◆ **Exercise**
Count the lines of the material below that contain the string "petal", where uppercase and lowercase letters are treated as different, and give only the number.

◆ **Given data**
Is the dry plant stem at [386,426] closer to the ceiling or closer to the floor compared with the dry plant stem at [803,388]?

* * *

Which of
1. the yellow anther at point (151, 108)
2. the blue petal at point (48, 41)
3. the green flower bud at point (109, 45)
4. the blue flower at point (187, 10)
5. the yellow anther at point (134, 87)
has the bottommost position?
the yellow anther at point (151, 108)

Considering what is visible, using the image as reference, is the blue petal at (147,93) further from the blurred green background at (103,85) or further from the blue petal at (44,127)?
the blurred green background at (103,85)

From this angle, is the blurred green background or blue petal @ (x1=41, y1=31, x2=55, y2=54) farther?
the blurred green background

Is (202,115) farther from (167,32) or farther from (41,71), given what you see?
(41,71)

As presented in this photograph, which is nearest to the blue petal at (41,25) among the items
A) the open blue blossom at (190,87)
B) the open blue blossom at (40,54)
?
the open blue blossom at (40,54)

...

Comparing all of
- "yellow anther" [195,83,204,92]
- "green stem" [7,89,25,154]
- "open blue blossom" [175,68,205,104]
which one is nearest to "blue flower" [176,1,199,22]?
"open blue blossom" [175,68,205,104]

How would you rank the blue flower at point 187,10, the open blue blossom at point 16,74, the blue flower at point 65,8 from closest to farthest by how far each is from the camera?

◆ **Expected answer**
4